Additionally, there was a lack of standardised ESG data formats and definitions. Comparing companies across industries or sectors was thus not easy. She pointed out that even within an organisation, data is often siloed, making a comprehensive view of a company’s ESG performance challenging. Also, separate departments within an organisation may separately analyse the data and deliver conflicting information. Manual processes for collecting and analysing ESG data were time-consuming, resource-intensive and could sometimes be overwhelming. “There is a lack of ESG experts with the skills and knowledge to interpret ESG data,” she said.

These factors all influence decision-making; without the right data and analysis, it is difficult to make informed decisions about ESG risks and opportunities. It is easy to see how allegations of ‘greenwashing’ may arise if there is a lack of understanding of the value chain.
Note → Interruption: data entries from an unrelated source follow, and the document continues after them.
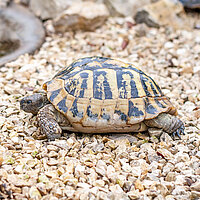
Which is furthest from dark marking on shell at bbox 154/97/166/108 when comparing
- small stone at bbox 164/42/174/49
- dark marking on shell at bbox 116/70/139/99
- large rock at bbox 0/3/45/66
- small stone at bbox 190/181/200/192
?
large rock at bbox 0/3/45/66

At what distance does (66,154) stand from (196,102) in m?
1.98

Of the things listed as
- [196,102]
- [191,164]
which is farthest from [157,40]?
[191,164]

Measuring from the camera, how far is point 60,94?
10.4ft

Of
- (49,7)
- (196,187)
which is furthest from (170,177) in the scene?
(49,7)

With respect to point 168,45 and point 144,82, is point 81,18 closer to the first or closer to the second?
point 168,45

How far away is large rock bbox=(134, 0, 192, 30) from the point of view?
5758mm

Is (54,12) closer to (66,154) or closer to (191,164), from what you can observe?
(66,154)

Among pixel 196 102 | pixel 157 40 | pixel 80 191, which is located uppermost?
Answer: pixel 157 40

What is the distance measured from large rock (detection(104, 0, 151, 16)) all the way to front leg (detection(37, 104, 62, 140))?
11.4ft

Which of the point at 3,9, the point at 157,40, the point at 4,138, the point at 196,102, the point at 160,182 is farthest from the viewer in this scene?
the point at 3,9

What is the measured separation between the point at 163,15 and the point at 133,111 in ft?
11.2

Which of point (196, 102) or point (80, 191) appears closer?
point (80, 191)

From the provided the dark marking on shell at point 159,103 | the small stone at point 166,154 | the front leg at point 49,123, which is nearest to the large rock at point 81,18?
the front leg at point 49,123

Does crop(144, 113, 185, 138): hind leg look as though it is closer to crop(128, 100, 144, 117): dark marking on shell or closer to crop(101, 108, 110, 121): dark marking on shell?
crop(128, 100, 144, 117): dark marking on shell
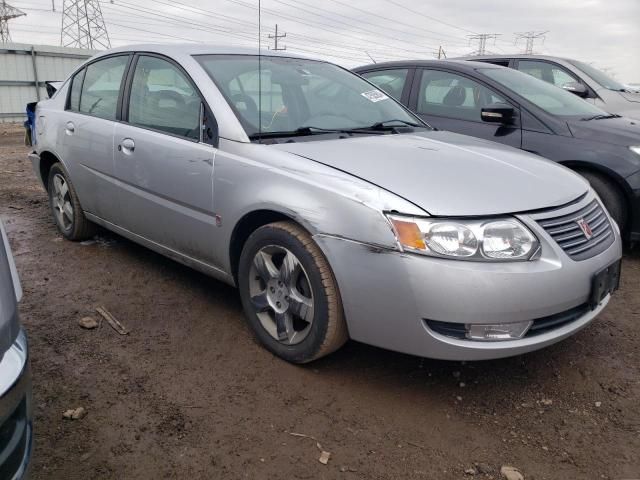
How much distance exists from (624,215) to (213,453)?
360 cm

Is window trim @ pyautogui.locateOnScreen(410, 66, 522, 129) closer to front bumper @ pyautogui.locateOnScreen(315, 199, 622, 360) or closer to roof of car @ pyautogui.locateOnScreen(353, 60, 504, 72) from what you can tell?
roof of car @ pyautogui.locateOnScreen(353, 60, 504, 72)

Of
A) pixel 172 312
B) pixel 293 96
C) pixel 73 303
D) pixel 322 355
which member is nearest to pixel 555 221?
pixel 322 355

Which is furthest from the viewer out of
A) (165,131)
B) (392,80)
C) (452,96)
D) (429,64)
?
(392,80)

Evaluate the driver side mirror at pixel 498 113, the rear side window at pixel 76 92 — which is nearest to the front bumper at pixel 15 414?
the rear side window at pixel 76 92

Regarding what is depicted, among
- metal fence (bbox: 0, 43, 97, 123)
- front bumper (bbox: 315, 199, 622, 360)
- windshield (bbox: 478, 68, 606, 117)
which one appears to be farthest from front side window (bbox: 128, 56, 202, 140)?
metal fence (bbox: 0, 43, 97, 123)

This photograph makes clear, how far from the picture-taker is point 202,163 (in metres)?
3.06

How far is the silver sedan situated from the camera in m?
2.28

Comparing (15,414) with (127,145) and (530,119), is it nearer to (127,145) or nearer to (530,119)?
(127,145)

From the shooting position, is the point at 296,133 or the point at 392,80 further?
the point at 392,80

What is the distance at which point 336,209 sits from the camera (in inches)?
95.9

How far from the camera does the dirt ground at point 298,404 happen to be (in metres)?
2.14

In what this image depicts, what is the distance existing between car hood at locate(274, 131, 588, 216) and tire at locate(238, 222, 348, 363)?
1.38 ft

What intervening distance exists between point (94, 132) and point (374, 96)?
1.97m

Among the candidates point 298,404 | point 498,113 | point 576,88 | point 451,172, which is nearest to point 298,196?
point 451,172
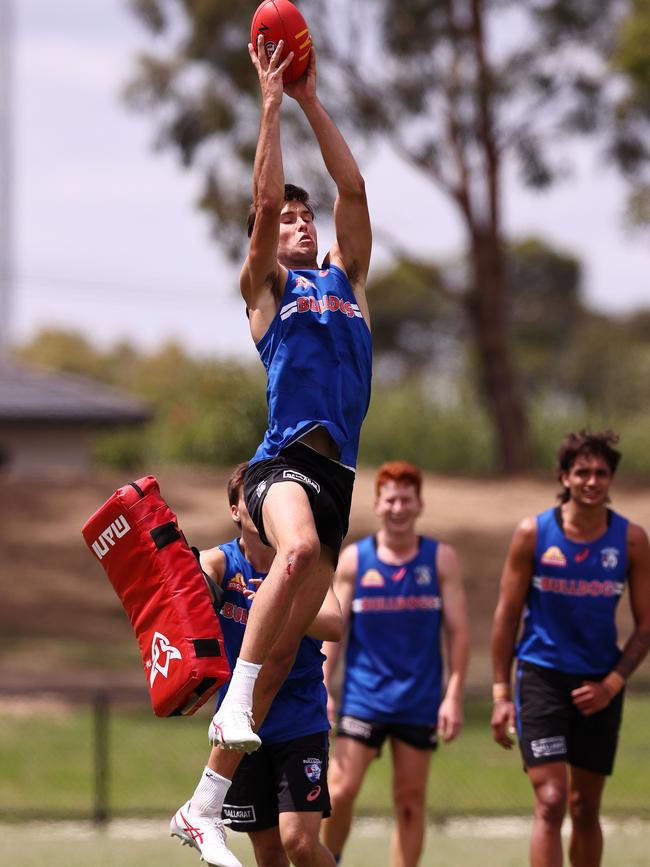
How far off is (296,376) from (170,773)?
1148cm

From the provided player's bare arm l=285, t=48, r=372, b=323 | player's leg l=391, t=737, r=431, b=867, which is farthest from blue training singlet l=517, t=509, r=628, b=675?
player's bare arm l=285, t=48, r=372, b=323

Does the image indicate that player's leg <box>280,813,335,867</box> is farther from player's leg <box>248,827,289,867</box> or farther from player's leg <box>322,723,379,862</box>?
player's leg <box>322,723,379,862</box>

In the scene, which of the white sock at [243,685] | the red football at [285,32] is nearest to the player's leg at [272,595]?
the white sock at [243,685]

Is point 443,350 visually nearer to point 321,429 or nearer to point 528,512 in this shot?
point 528,512

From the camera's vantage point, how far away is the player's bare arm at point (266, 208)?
5711mm

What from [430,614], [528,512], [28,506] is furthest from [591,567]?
[28,506]

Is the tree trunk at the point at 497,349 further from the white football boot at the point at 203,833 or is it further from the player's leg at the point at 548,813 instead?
the white football boot at the point at 203,833

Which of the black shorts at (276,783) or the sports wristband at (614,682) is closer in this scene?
the black shorts at (276,783)

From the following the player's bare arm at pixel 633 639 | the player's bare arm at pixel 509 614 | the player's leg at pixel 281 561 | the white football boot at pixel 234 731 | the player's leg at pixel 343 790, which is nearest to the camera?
the white football boot at pixel 234 731

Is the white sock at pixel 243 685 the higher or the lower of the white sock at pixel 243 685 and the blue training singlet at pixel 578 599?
the lower

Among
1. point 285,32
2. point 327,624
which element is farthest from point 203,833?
point 285,32

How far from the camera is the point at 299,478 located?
573cm

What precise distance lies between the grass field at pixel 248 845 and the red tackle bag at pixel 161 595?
15.1 ft

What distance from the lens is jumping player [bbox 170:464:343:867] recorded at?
604cm
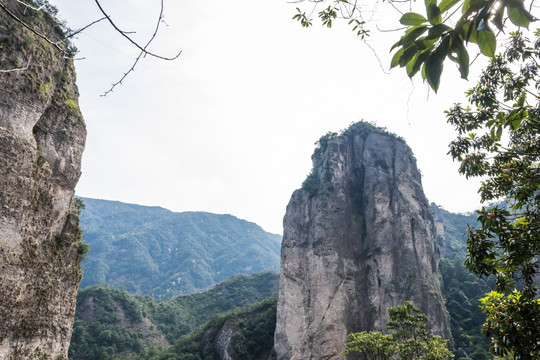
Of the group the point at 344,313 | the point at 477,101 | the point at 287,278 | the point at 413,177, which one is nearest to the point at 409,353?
the point at 477,101

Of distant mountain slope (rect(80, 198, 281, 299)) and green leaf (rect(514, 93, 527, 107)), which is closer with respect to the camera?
green leaf (rect(514, 93, 527, 107))

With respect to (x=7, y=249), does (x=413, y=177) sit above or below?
above

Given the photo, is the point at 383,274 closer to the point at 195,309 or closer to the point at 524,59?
the point at 524,59

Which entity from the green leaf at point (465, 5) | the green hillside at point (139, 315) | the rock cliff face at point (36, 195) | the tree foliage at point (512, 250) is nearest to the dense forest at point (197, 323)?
the green hillside at point (139, 315)

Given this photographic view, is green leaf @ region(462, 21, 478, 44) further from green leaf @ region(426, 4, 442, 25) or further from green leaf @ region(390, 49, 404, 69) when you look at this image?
green leaf @ region(390, 49, 404, 69)

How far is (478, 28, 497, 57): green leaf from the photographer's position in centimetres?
122

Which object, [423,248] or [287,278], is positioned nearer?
[423,248]

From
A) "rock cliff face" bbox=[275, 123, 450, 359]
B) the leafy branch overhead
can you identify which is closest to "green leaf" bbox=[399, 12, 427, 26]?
the leafy branch overhead

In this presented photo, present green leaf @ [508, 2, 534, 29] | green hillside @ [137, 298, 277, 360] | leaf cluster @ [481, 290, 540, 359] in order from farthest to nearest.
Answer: green hillside @ [137, 298, 277, 360]
leaf cluster @ [481, 290, 540, 359]
green leaf @ [508, 2, 534, 29]

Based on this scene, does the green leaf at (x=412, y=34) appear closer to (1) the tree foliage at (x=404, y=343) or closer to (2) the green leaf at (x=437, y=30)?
(2) the green leaf at (x=437, y=30)

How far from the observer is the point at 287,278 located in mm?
31750

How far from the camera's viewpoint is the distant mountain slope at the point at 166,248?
114 m

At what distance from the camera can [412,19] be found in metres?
1.31

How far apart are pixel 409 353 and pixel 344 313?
15057 mm
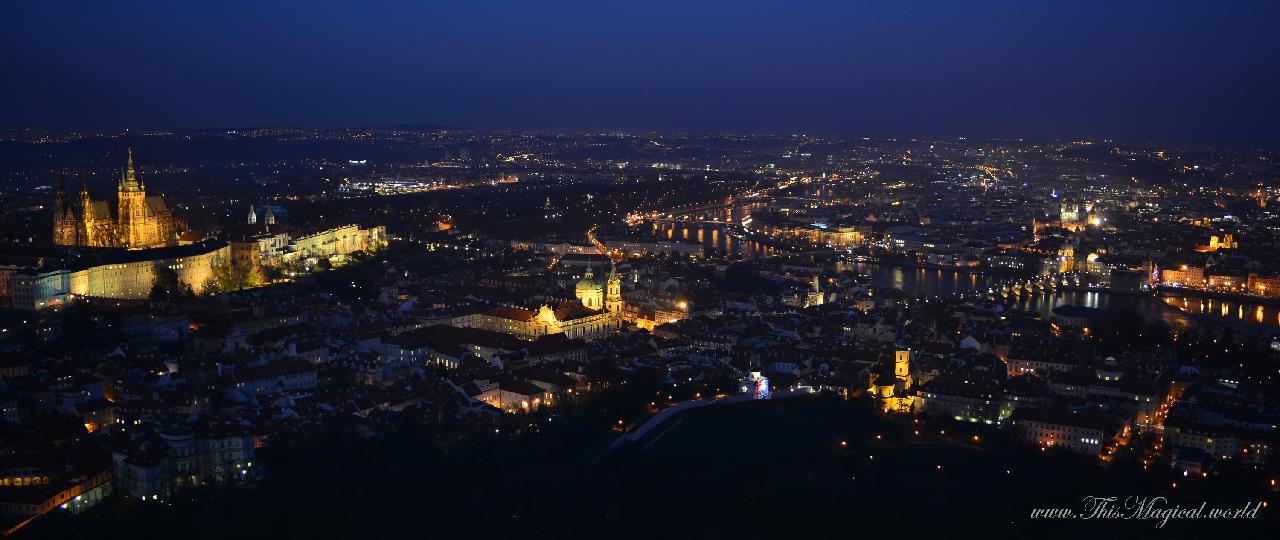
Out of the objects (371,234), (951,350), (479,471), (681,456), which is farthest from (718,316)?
(371,234)

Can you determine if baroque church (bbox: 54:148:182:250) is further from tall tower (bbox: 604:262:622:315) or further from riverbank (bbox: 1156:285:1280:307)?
riverbank (bbox: 1156:285:1280:307)

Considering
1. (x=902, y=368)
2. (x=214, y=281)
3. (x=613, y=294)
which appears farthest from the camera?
(x=214, y=281)

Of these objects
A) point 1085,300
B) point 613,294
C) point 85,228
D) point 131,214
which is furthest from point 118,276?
point 1085,300

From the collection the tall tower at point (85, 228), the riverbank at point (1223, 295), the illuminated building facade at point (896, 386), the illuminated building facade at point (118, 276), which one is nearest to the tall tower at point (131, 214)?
the tall tower at point (85, 228)

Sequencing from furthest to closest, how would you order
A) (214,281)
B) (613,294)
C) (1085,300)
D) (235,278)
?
(1085,300) → (235,278) → (214,281) → (613,294)

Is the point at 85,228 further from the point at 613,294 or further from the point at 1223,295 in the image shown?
the point at 1223,295

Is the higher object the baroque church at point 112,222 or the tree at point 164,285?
the baroque church at point 112,222

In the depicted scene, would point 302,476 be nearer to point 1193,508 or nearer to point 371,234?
point 1193,508

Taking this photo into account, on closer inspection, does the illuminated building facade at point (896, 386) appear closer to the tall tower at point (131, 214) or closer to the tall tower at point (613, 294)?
the tall tower at point (613, 294)
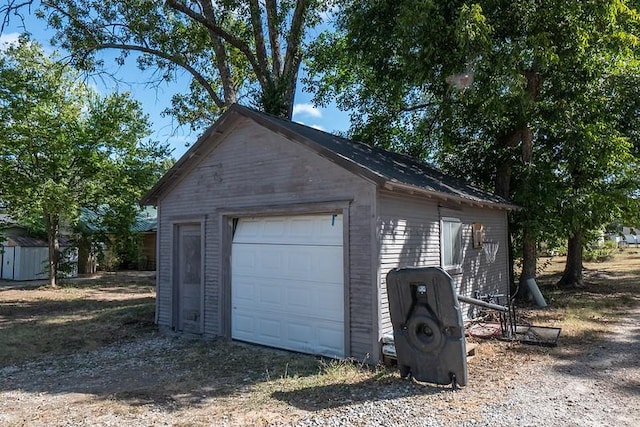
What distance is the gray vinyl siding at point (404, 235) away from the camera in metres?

The issue of climate change, which is currently high-profile, is an example of how dynamic problems have to be managed, to avoid what may be perceived as greenwashing. “What you have to do with ESG risk, is manage a very dynamic system across multiple factors,” she said, adding that big datasets can be managed with both human intelligence and AI.

“These issues are very complex, and we need to get much better at managing them,” she advised. “Usually, different groups look after different issues, and it is hard to bring them all together. Use AI to bring them all together, to get a broad perspective of ESG.” Despite difficulties, companies were getting better at disclosing and using analytics. She cited the use of AI in the Emergency Room as an example, where AI was able to consider more factors than human doctors and eliminate human bias as well. Being able to access data and information was critical in order to gauge if companies were on the right track or not.

She used ‘fast fashion’ as an example of how complex supply chain data could be. “(You have to ask) was the person who made it paid a fair wage?” she said. “Was there child labour involved? Did they have access to facilities? (If it was a jacket) the cotton could have come from China; the synthetic inner from Vietnam. The buttons could have come from Turkey, sewn with thread from India. You also have to think about how it was dyed, and how it was transported to where it was sold. Were pesticides used on the cotton that went into the fabric of the jacket? There is so much data to keep track of, for just one item!”

Additionally, different regulations apply in different regions, and the issue of double materiality can make things even more complex. Given the requirements that companies wanting to implement ESG must comply with, she said this information also must be accessible in order to determine whether the company was doing the correct things to achieve its objectives; investigating and taking action where and when necessary was part of it. Companies also need to consider the impact of their activities on society, and how to keep track of ESG risks when these are constantly changing. New regulations are also issued constantly and need to be tracked.

Communication is key. “You have to be very conscious about how you communicate what you do,” she said. “If you are going to make claims about your ESG and sustainability, you need to have the numbers and data, and these must be verifiable before you make any claims – or it will be greenwashing.” On the other end of the scale, there was ‘greenhushing’ – where companies do not say anything because they do not want to draw attention to themselves. She remarked that companies which have made commitments to net zero are beginning to realise how difficult it really is, and advised that with reputational risk, companies should not make commitments if they lack the necessary resources.

It has been said that it takes 20 years to build a reputation and five minutes to lose it. But even with so many factors to consider, she pointed out that reputation risk and ESG risks are probably not the biggest risks facing businesses today. “The biggest risk to your business is from the impacts of climate change that will affect all businesses in different ways,” she said. “Many companies have not thought how all these events are going to play out…you do not want to sleepwalk into this. You need the data to be informed, and…manage the risks. ESG risks and climate change are not separate risks; it’s one continuum. It is fundamentally how you do business, and how you manage and mitigate your risks.”